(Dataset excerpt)
-------------------------
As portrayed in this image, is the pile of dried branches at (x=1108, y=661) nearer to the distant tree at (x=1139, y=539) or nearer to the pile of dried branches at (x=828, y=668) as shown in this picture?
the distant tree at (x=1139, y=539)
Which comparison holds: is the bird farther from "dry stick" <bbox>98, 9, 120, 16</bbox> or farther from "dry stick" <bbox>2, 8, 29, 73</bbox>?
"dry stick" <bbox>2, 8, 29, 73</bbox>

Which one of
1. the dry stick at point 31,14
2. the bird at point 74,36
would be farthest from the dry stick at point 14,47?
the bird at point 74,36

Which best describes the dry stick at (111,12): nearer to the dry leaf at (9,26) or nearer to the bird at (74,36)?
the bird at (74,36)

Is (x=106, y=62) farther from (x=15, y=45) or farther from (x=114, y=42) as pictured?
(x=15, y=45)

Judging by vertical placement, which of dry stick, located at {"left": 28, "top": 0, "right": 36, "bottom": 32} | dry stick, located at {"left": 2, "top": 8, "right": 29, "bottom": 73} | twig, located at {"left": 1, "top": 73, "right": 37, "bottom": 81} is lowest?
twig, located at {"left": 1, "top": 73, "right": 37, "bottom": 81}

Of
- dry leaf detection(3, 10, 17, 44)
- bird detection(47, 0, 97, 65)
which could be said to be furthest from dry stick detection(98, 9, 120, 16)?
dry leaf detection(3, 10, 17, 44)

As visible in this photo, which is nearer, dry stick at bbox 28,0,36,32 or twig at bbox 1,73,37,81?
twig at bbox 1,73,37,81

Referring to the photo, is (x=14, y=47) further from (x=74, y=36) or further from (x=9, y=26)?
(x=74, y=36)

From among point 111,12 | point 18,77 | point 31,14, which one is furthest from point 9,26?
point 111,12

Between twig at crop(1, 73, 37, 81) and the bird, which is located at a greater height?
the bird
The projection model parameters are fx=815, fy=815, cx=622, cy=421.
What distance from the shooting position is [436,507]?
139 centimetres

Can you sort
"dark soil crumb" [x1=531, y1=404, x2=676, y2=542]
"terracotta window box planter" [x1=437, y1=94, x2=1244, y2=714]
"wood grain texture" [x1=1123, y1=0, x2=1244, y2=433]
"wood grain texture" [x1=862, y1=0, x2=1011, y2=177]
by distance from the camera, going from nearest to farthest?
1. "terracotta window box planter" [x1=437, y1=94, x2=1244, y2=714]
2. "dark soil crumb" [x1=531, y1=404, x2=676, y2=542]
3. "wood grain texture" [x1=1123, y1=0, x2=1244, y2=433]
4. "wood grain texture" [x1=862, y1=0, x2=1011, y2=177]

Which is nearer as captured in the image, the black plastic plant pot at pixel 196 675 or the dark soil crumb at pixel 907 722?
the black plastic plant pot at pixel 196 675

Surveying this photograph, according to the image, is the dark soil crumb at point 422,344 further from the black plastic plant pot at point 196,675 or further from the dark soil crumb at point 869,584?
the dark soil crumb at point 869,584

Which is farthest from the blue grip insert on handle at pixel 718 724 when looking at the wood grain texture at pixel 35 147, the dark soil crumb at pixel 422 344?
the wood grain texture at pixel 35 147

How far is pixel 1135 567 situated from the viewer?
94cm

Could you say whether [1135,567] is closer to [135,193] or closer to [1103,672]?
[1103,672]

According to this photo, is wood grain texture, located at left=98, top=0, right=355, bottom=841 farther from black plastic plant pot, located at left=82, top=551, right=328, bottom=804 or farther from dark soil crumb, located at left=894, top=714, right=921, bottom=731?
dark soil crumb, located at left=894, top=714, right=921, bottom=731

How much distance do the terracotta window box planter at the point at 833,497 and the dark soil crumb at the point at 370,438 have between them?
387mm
-------------------------
TASK STATEMENT: Edit the records above so that each occurrence of "pile of dried branches" becomes "heap of dry branches", keeping every other line unchanged.

FULL OUTPUT:
As portrayed in this image, is the heap of dry branches at (x=1108, y=661) nearer to the distant tree at (x=1139, y=539) or nearer to the heap of dry branches at (x=828, y=668) as shown in this picture?
the distant tree at (x=1139, y=539)
Which comparison holds: is the bird farther from "dry stick" <bbox>98, 9, 120, 16</bbox> or farther from "dry stick" <bbox>2, 8, 29, 73</bbox>?
"dry stick" <bbox>2, 8, 29, 73</bbox>

Which one of
1. the dry stick at point 31,14
2. the bird at point 74,36
would be farthest from the dry stick at point 14,47?
the bird at point 74,36

Which best describes the dry stick at (111,12): nearer to the dry leaf at (9,26) or nearer to the bird at (74,36)?
the bird at (74,36)

Is (x=106, y=62) farther from (x=15, y=45) or farther from (x=114, y=42) as pictured?
(x=15, y=45)

Judging by vertical placement, which of dry stick, located at {"left": 28, "top": 0, "right": 36, "bottom": 32} | dry stick, located at {"left": 2, "top": 8, "right": 29, "bottom": 73} | twig, located at {"left": 1, "top": 73, "right": 37, "bottom": 81} is lowest?
twig, located at {"left": 1, "top": 73, "right": 37, "bottom": 81}

Of
- dry leaf detection(3, 10, 17, 44)
- bird detection(47, 0, 97, 65)
which could be said to be furthest from dry stick detection(98, 9, 120, 16)?
dry leaf detection(3, 10, 17, 44)

As visible in this photo, which is nearer, dry stick at bbox 28,0,36,32 or twig at bbox 1,73,37,81?
twig at bbox 1,73,37,81

Referring to the photo, is (x=14, y=47) further from (x=74, y=36) or further from (x=9, y=26)?
(x=74, y=36)

From among point 111,12 | point 18,77 | point 31,14, which one is furthest from point 9,26?
point 111,12

Between twig at crop(1, 73, 37, 81) and the bird, which is located at a greater height?
the bird
The projection model parameters are fx=815, fy=815, cx=622, cy=421.
What distance from the shooting position is [436,507]?
139 centimetres

Can you sort
"dark soil crumb" [x1=531, y1=404, x2=676, y2=542]
"terracotta window box planter" [x1=437, y1=94, x2=1244, y2=714]
"wood grain texture" [x1=1123, y1=0, x2=1244, y2=433]
"wood grain texture" [x1=862, y1=0, x2=1011, y2=177]
by distance from the camera, going from nearest to farthest?
1. "terracotta window box planter" [x1=437, y1=94, x2=1244, y2=714]
2. "dark soil crumb" [x1=531, y1=404, x2=676, y2=542]
3. "wood grain texture" [x1=1123, y1=0, x2=1244, y2=433]
4. "wood grain texture" [x1=862, y1=0, x2=1011, y2=177]

Which is nearer as captured in the image, the black plastic plant pot at pixel 196 675 or the dark soil crumb at pixel 907 722?
the black plastic plant pot at pixel 196 675

Surveying this photograph, according to the image, is the dark soil crumb at point 422,344 further from the black plastic plant pot at point 196,675 or further from the dark soil crumb at point 869,584?
the dark soil crumb at point 869,584

Which is farthest from the blue grip insert on handle at pixel 718 724 when looking at the wood grain texture at pixel 35 147, the dark soil crumb at pixel 422 344?
the wood grain texture at pixel 35 147

How far is pixel 1135 567 situated from the viewer?
94cm

Could you say whether [1135,567] is closer to [135,193] or closer to [1103,672]?
[1103,672]

According to this photo, is wood grain texture, located at left=98, top=0, right=355, bottom=841 farther from black plastic plant pot, located at left=82, top=551, right=328, bottom=804 or farther from dark soil crumb, located at left=894, top=714, right=921, bottom=731?
dark soil crumb, located at left=894, top=714, right=921, bottom=731

How much distance do the terracotta window box planter at the point at 833,497 and the dark soil crumb at the point at 370,438 have between them?
387mm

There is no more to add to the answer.